Der frühere Bundestagspräsident und SPD-Politiker Wolfgang Thierse begrüßte den Entschluss, obwohl die Minister der SPD dagegen waren. „Ich halte es für richtig, dass Richter über das sogenannte Gedicht von Herrn Böhmermann entscheiden“, sagte Thierse der „Saarbrücker Zeitung“. „Die Bundesregierung hatte keinen Anlass, dies zu verhindern.“
CDU-Innenexperte Wolfgang Bosbach übte hingegen deutliche Kritik: „Ich bedauere die Entscheidung und hoffe, dass der Türkei eine Lektion in puncto Meinungsfreiheit erteilt wird“, sagte er der „Mitteldeutschen Zeitung“ (Samstag). „Ich gehe jedenfalls nicht davon aus, dass man Böhmermann verurteilt.“
Der Vorsitzende der Deutschen Polizeigewerkschaft Rainer Wendt lobte in der „Bild“-Zeitung: „Kanzlerin Merkel hat gleich zweimal recht: Erstens lässt sie die Strafverfolgung zu. Das ist in einem Rechtsstaat auch selbstverständlich. Zweitens schafft sie den überflüssigen Majestätsbeleidigungsparagrafen ab. Das ist längst überfällig.“
Schauspieler Til Schweiger zeigte sich im dem Blatt fassungslos. „Was ich von Jan Böhmermann halte, ist hinlänglich bekannt — gar nichts. Aber wie unsere Regierung hier vor einem Präsidenten kuscht, der in seinem Land die Meinungsfreiheit mit den Füßen tritt — uns aber gleichzeitig sagt, wir sollen uns aus seiner Politik raushalten — das macht mich fassungslos“, sagte Schweiger der „Bild“-Zeitung.
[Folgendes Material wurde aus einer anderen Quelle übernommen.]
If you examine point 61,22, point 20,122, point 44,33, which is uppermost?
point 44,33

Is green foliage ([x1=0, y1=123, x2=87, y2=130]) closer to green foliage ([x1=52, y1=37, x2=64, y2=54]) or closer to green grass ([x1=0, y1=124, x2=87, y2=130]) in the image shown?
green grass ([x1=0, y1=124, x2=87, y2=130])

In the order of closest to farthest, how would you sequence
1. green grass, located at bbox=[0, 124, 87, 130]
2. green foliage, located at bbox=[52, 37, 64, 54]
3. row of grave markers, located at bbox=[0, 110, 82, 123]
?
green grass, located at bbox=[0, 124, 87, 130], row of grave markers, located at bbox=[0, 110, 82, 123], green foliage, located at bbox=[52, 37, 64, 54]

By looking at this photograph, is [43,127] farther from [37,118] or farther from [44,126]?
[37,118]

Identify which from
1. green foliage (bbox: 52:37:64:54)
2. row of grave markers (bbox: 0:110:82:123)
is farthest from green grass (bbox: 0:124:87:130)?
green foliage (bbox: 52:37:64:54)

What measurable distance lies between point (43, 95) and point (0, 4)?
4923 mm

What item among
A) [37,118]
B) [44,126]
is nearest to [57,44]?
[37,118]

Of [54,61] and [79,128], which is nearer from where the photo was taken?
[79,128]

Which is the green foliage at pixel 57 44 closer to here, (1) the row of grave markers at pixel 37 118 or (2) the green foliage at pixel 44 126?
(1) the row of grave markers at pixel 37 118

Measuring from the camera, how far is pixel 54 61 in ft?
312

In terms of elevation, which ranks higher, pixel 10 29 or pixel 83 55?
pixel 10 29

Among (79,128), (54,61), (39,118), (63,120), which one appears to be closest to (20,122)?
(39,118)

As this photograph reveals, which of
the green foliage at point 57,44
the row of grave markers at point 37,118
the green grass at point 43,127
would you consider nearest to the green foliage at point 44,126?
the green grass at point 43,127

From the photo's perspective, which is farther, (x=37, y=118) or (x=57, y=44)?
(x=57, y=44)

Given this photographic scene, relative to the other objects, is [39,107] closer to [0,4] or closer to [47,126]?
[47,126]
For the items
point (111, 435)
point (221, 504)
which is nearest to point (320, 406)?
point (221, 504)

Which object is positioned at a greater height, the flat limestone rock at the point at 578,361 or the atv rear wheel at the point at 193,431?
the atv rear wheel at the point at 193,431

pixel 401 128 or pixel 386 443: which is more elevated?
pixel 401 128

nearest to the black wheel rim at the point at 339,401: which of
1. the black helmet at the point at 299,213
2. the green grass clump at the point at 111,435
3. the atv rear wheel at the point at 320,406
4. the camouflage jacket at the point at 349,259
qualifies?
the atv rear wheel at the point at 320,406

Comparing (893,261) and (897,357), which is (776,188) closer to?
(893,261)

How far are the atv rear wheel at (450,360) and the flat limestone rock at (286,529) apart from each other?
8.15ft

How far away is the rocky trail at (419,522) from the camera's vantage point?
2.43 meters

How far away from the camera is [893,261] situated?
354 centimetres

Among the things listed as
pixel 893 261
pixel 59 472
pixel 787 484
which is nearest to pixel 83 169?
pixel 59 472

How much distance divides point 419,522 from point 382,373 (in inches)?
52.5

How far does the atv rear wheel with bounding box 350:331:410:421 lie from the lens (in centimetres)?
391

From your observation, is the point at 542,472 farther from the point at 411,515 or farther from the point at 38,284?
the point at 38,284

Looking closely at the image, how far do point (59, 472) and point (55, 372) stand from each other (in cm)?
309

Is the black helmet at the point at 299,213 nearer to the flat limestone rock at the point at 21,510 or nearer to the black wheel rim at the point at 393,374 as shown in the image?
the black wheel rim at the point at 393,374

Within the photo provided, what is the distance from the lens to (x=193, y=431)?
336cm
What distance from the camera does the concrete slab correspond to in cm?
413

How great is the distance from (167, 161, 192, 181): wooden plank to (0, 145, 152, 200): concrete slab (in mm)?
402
Bundeskanzlerin Angela Merkel hatte die deutsche Justiz am Freitag ermächtigt, gegen Böhmermann zu ermitteln. Damit gab die CDU-Chefin einem Antrag Erdogans statt - und setzte sich zugleich mit einem Machtwort über den Willen ihres Koalitionspartners SPD hinweg. Im Rechtsstaat sei es nicht Sache der Regierung, sondern unabhängiger Gerichte, Persönlichkeitsrechte gegen die Presse- und Kunstfreiheit abzuwägen, sagte Merkel.